Now Ukrainian minors CAN get UK visa without parents after U-turn06/23/2022
Now Ukrainian minors CAN get a visa to come to UK without their parents after Government U-turn
- Thousands of unaccompanied youngsters will be able to apply to come to the UK
- They will need permission from their parents as part of Homes for Ukraine
- The change was set out by Communities Secretary Michael Gove, who said consent
Ukrainian children will be able to come to the UK without a parent or guardian after the Government announced a policy change to the Homes for Ukraine scheme yesterday.

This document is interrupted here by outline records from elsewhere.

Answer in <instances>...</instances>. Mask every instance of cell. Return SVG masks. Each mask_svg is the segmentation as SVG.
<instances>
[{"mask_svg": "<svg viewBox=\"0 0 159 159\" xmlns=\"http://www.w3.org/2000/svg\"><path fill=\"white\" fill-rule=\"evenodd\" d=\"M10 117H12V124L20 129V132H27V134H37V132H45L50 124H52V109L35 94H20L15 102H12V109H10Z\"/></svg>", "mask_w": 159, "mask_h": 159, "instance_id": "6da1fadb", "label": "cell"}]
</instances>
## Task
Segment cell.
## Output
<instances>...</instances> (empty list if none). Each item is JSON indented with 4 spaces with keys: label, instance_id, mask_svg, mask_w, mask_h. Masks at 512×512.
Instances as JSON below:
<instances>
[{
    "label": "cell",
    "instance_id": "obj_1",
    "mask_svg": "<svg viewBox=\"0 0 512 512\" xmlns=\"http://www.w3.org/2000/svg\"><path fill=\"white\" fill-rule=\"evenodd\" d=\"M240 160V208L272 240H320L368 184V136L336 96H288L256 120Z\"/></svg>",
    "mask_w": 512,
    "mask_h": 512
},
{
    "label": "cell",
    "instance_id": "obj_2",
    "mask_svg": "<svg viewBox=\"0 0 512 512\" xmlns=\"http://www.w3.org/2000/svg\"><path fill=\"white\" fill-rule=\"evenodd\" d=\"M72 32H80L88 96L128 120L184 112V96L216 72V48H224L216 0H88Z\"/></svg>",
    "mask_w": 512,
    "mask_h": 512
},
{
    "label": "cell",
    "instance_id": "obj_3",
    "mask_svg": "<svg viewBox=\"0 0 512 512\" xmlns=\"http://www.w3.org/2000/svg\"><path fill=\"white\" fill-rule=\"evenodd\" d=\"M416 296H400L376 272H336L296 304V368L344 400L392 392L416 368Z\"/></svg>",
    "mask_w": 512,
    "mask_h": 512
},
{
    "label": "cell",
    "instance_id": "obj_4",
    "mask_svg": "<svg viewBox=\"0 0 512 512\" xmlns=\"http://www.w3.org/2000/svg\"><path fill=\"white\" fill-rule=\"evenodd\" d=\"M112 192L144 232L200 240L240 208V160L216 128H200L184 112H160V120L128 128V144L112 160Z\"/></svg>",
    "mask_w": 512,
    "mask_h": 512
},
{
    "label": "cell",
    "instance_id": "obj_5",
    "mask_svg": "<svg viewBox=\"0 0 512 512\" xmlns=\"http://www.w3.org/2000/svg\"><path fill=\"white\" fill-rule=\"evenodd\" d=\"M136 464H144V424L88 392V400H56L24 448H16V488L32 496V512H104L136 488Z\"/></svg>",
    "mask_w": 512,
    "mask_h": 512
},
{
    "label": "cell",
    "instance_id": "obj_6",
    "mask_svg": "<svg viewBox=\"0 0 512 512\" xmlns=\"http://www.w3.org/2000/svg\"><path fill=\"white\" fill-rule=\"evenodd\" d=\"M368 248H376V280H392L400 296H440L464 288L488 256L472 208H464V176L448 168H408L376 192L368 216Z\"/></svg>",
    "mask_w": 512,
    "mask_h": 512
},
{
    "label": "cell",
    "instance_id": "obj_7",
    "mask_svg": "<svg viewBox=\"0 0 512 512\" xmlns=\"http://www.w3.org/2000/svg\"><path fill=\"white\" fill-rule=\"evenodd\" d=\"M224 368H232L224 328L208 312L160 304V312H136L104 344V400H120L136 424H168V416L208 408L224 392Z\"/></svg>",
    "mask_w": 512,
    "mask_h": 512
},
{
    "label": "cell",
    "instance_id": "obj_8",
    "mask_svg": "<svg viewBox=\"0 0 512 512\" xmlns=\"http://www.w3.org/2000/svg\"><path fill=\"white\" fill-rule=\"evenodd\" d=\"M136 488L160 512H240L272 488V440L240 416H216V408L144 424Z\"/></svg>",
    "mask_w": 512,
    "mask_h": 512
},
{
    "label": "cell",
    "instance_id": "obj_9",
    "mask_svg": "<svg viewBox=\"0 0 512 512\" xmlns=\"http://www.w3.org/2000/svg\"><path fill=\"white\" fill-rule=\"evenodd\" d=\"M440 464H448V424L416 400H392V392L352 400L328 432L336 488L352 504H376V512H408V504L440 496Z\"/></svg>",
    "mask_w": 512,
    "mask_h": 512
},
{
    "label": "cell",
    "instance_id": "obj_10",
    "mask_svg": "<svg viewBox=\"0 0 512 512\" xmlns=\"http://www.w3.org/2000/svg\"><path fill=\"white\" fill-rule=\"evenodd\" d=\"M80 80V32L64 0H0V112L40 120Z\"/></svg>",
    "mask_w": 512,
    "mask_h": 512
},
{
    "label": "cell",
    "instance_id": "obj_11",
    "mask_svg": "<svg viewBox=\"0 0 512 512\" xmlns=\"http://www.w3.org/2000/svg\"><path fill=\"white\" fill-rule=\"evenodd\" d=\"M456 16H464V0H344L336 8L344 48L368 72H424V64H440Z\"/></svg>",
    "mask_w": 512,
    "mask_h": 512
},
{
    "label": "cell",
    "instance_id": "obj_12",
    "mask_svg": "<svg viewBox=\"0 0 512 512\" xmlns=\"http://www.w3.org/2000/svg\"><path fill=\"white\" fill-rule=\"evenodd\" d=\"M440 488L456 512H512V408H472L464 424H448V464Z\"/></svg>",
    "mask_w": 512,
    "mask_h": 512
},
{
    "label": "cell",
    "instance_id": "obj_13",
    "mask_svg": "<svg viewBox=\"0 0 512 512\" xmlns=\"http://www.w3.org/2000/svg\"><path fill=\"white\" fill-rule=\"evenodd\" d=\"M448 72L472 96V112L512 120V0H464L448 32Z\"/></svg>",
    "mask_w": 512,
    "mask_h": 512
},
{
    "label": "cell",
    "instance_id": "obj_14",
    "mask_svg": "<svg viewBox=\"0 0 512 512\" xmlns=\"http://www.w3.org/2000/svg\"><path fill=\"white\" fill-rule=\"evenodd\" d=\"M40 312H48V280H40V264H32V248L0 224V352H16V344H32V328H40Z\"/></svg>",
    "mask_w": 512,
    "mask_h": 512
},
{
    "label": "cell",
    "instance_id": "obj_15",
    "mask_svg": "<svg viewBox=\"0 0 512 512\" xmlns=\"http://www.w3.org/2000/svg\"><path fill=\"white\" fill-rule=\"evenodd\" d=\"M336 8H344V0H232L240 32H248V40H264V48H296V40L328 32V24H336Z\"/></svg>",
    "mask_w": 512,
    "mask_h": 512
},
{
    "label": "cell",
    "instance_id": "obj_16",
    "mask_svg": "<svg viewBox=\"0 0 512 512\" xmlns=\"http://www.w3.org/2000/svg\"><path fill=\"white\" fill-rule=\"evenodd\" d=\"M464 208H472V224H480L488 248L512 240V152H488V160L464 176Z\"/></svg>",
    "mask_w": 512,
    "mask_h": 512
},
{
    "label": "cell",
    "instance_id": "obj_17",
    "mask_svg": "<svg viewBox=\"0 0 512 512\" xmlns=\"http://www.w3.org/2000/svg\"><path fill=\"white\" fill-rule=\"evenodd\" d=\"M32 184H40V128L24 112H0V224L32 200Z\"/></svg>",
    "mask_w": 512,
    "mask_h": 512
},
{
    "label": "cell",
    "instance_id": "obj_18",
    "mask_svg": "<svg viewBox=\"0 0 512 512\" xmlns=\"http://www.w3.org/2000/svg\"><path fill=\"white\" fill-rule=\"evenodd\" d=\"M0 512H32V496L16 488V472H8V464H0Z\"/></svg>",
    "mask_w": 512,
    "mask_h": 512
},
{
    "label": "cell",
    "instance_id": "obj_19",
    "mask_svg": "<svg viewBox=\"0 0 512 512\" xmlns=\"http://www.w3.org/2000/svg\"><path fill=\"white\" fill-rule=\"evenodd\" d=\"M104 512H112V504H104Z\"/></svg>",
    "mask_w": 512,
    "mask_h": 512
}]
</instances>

Unaccompanied minors under the age of 18 can apply for a visa if they have parental consent. A thousand youngsters have previously had their entry blocked, but security checks may mean it is a few weeks before their visas are issued. It is understood the scheme will be open to new applicants later this summer.
For weeks after it opened in March, there was no mention of minors needing to be accompanied by a parent or guardian, leading to confusion when applications were rejected. The change was set out by Communities Secretary Michael Gove, who said consent must be certified by an authority approved by the Ukrainian government.
Unaccompanied minors under the age of 18 can apply for a visa if they have parental consent
Parental consent must be certified by an authority approved by the Ukrainian government, which includes Ukrainian consulates abroad.
The Local Government Association (LGA) said, while it supports plans to make it easier for children to seek sanctuary in the UK, its priority is keeping children safe.
LGA chairman, Councillor James Jamieson, said: ‘We do have real concerns about the potential for children to come to stay with adults they don’t know or don’t know well, and we want to ensure there are effective checks in place given there will always be people who abuse these systems and who pose a significant threat to children travelling on their own.
‘Any system must include appropriate vetting of the people they will be staying with in advance of travel, the right support for everyone involved, and ongoing checks of children’s safety and wellbeing.’